Not to mention irrational.
Compulsions drove me. Every time I had a moment alone, my hand flew to my Android to stave off encroaching boredom.
But the world had gotten so noisy lately. A gaudy circus of chaos and distraction. What if I needed my boredom? My silence? A moment to think my own thoughts and to experience the full spectrum of emotions, and not just the dull monochromatic energy of political outrage?
I wanted to be someone who sought to learn and understand, not just an ever-gaping mouth.
On the other hand, never had the news felt so personal and so alarming and so ominous. It did seem like there was something unique about this moment in time, something especially dark that called for a powerful response other than simply voting.
Anger was a natural response to injustice. And somehow in America abuses of power kept sliding by without democracy sneezing it out the way a democracy was supposed to do.

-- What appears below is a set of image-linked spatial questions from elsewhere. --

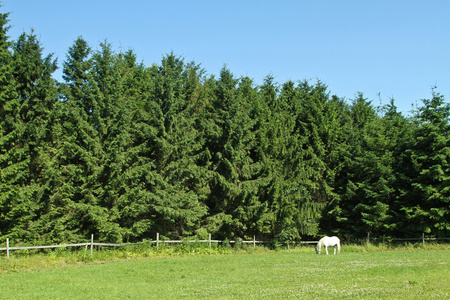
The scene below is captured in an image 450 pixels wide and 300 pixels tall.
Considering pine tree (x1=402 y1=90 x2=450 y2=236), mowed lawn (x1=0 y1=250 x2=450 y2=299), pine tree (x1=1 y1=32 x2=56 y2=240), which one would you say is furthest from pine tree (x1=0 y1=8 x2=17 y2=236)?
pine tree (x1=402 y1=90 x2=450 y2=236)

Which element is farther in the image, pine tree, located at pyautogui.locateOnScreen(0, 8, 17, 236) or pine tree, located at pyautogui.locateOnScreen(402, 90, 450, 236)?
pine tree, located at pyautogui.locateOnScreen(402, 90, 450, 236)

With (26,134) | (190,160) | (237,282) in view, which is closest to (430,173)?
(190,160)

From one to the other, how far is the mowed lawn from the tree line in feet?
30.4

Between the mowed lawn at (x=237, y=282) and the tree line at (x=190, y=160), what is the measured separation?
926 cm

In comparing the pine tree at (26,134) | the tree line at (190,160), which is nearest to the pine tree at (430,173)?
the tree line at (190,160)

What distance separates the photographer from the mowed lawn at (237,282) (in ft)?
39.0

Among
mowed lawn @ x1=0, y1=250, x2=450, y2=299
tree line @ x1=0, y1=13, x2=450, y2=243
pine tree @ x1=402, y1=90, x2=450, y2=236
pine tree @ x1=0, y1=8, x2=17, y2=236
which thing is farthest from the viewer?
pine tree @ x1=402, y1=90, x2=450, y2=236

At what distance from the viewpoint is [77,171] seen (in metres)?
27.5

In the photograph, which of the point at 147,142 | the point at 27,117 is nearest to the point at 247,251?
the point at 147,142

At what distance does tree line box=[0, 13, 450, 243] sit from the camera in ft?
88.8

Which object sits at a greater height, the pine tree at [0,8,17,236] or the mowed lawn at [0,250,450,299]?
the pine tree at [0,8,17,236]

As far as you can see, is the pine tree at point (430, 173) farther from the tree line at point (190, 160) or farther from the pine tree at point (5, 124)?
the pine tree at point (5, 124)

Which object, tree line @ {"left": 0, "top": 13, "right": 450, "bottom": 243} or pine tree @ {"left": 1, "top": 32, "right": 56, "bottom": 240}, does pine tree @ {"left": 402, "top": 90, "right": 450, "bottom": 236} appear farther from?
pine tree @ {"left": 1, "top": 32, "right": 56, "bottom": 240}

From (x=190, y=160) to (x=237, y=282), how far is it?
17567 millimetres
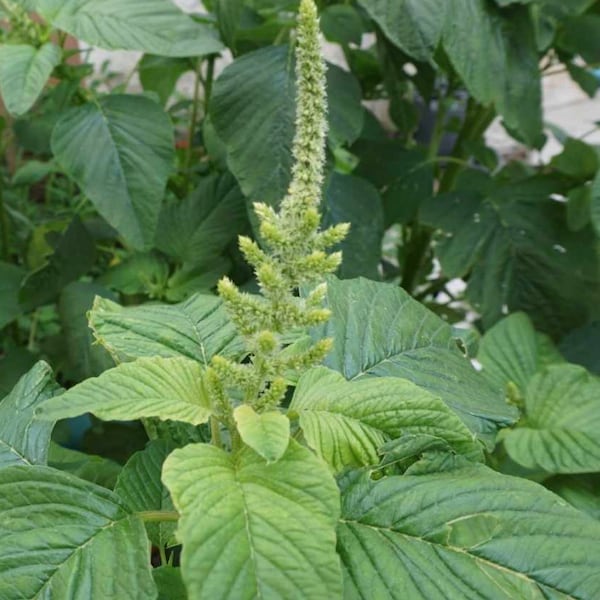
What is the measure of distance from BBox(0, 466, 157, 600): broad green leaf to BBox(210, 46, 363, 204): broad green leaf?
0.46 metres

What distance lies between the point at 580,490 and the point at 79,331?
1.77 ft

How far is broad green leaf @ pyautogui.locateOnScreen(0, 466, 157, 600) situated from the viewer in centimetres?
39

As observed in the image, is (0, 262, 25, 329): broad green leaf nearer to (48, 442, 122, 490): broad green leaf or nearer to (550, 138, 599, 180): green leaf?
(48, 442, 122, 490): broad green leaf

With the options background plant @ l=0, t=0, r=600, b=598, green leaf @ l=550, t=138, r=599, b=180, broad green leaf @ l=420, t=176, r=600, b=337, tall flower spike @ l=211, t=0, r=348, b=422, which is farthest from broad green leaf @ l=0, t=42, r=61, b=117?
green leaf @ l=550, t=138, r=599, b=180

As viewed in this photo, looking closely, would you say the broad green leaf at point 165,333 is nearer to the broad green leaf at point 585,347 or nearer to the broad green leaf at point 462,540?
the broad green leaf at point 462,540

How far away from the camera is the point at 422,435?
1.42 ft

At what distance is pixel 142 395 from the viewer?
42 cm

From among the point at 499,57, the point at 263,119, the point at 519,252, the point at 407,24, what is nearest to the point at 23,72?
the point at 263,119

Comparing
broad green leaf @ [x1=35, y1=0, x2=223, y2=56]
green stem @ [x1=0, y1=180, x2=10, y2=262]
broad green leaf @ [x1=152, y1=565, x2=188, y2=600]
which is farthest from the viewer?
green stem @ [x1=0, y1=180, x2=10, y2=262]

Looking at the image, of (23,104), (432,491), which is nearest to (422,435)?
(432,491)

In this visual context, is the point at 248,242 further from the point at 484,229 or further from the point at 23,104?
the point at 484,229

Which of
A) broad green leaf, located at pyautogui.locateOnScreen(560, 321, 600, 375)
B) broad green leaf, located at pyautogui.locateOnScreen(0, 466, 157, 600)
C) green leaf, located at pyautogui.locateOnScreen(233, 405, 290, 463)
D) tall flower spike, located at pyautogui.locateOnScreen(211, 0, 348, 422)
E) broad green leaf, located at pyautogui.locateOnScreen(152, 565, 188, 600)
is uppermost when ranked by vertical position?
tall flower spike, located at pyautogui.locateOnScreen(211, 0, 348, 422)

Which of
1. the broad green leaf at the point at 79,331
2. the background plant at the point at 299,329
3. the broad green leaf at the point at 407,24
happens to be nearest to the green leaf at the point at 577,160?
the background plant at the point at 299,329

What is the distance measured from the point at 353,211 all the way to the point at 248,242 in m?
0.55
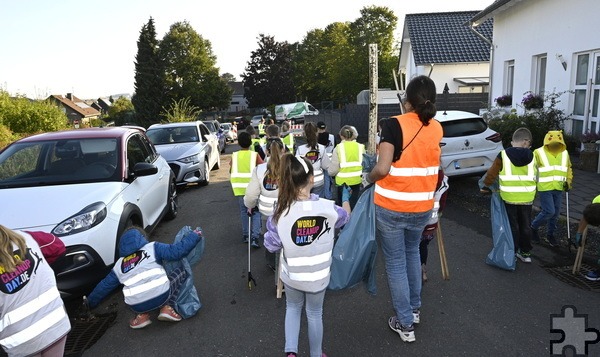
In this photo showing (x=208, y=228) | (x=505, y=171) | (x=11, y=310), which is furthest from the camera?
(x=208, y=228)

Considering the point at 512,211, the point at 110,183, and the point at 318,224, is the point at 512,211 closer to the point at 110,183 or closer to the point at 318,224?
the point at 318,224

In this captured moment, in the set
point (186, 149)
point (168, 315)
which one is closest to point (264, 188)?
point (168, 315)

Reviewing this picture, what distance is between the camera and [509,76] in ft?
50.1

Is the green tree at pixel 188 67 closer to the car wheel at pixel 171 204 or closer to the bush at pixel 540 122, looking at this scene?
the bush at pixel 540 122

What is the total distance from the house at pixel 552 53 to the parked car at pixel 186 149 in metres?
9.32

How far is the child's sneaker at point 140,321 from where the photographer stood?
389 centimetres

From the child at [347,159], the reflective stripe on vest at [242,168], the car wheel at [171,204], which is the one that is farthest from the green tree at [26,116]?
the child at [347,159]

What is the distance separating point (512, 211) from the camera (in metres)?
4.92

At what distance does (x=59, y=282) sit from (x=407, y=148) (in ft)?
10.7

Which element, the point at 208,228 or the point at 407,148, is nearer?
the point at 407,148

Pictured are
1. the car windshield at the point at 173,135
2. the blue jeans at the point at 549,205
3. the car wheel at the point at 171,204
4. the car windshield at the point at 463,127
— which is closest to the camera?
the blue jeans at the point at 549,205

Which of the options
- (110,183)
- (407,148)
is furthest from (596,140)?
(110,183)

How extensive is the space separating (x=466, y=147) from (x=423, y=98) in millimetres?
5232

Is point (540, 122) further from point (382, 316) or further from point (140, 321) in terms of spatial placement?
point (140, 321)
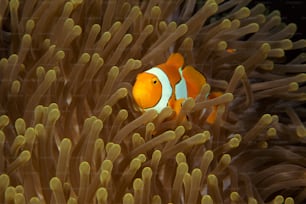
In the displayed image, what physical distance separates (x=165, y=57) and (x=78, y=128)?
39 cm

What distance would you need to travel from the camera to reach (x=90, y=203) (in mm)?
1103

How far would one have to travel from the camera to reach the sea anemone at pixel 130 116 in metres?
1.15

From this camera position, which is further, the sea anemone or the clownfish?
the clownfish

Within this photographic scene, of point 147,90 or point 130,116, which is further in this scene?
point 130,116

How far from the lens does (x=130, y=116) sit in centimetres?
139

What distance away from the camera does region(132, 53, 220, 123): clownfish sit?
1.25 meters

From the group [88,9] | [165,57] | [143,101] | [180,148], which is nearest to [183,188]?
[180,148]

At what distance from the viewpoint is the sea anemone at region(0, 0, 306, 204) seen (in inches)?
45.3

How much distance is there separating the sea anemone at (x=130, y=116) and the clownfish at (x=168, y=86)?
0.12 ft

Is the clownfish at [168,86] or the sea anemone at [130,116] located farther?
the clownfish at [168,86]

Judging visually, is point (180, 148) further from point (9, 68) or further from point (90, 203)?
point (9, 68)

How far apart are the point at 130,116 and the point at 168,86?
0.14 m

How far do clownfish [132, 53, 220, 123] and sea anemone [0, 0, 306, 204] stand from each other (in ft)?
0.12

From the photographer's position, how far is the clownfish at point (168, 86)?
1.25 metres
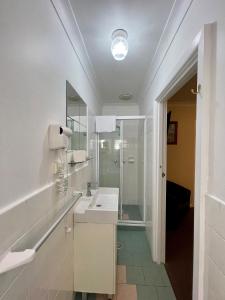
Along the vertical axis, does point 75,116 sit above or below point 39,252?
above

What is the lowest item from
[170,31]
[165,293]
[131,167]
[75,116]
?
[165,293]

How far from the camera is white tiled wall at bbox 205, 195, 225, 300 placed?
2.82 ft

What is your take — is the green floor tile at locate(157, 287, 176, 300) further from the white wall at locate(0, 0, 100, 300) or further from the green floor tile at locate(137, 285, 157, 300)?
the white wall at locate(0, 0, 100, 300)

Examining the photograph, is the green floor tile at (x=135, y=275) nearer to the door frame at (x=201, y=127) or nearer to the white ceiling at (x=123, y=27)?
the door frame at (x=201, y=127)

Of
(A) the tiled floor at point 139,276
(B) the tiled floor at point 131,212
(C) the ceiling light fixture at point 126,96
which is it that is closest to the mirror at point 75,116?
(A) the tiled floor at point 139,276

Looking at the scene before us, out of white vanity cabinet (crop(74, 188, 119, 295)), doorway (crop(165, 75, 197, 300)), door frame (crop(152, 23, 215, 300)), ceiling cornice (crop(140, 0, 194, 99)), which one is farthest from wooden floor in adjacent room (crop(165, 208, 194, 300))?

However, the excesses of wrongdoing seemed to overshadow, by far, my responses to them.
But responses were more than just passive reflexes against a political a narrative; for better or worse, they could shape history. Many new sites knew this. I had read a recent headline began: “Why we should still be worried about.. .”
Like a mindless sit-com laugh track, many articles, whether liberal or conservative, cued particular emotions. Photographs of political “villains” seemed always selected for their weird expressions, as if the photographer shot the subject in mid-cough or mid-snort. The internet bristled with messages that suggested what you ought to feel. And most of the time, the messages were, Be worried. Be scared. Be angry.
But I am not meant to burn red-hot all the time.
I needed to really look at the world around me. I needed to read subversive novels and eat decadent ice cream and bury my feet in beach sand until they turned raw. I needed to replay a favorite song so many times. it swept me into the stratosphere.
I needed to focus not just on what I hated but what I loved. I needed to throw a fuzzy ball to my cat.
And throw it, I did. The ball went soaring, carving an imaginary rainbow in the air, and thudded softly onto the kitchen floor.
Miss Percy scrambled after it, picked it up with her teeth, and trotted back with it for me to throw again. Now she was staring fixedly at me with her golden eyes.
What is that you say, kitty? I should not be defending fleas? Fuzzy balls are far more precious than politics or diamonds? And because humans are irrational, cats should rule the world from now on?
I started to protest about the world-ruling part. That is, until she purred, and for a sublime moment, all my political anger melted into a warm, rumbling lake of sound.
Maybe outrage would always be with me. But I felt, at last, that I had found my way.